The US, EU pharma industries are facing wide-ranging changes. Above all, the rise of emerging market economies and increasing price pressures on established pharma markets require extensive adjustments to pharma business models.
Despite a generally positive estimation of the current business climate, the global pharma industry faces various challenges that endanger their current and future business development. Nearly all of them consider themselves affected strongly by VUCA challenges.
What learnings do these paradigm shifts have for pharma leaders and corporations in the emerging markets like India APAC regions?
Leaders must provide clarity so that work assignments and goals are not as ambiguous as the environment. Ambiguity doesn’t paralyse workers; it makes them insecure and stirs them up. Competent employees, when faced with ambiguity, will do what they are most comfortable doing in order to feel as if they are contributing something appropriate. Doing something, whether it’s helpful or not, makes us feel good. A leader must provide clear direction and synchronise the efforts of others while continually communicating any adjustments.
Who are the new business icons for the pharma industry and why are they the new role models?

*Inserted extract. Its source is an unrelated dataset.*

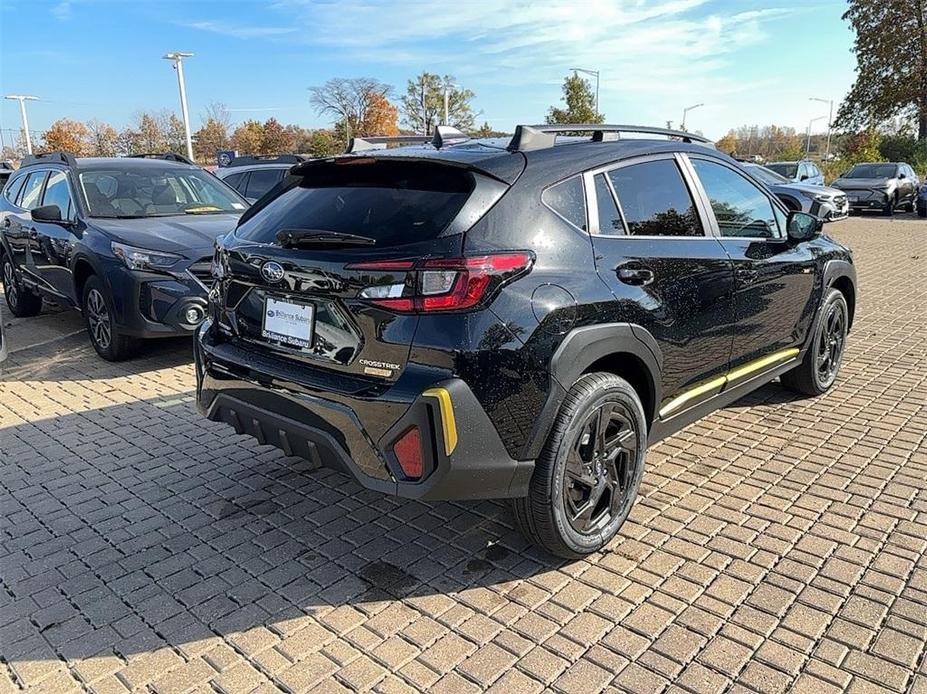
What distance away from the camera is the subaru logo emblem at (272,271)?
9.56 ft

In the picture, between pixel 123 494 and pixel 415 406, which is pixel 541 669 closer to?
pixel 415 406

Leading in turbulence demands the ability to utilise all facets of the human mind. Even the most impressive cognitive minds will fall short in the VUCA world – it will take equal parts of cognitive, social, emotional, spiritual and physical intelligence to prevail. To be responsive and resilient, with the ability to ride out turbulent forces that cannot be avoided, and to pivot quickly to seize opportunity when it presents itself. The days of the single ‘great leader’ are gone. In the VUCA world, the best leaders are the ones who harness leadership from everyone.
Apart from other leaders, CEOs of multinationals in the West have a huge challenge in meeting growth targets. They are aware that bulk of their sales will come from countries like India, where prices of multinational companies are not affordable. It would be a real challenge for them to have a differential pricing mechanism in order to ensure that the sales targets are met and patients can also afford the medicines.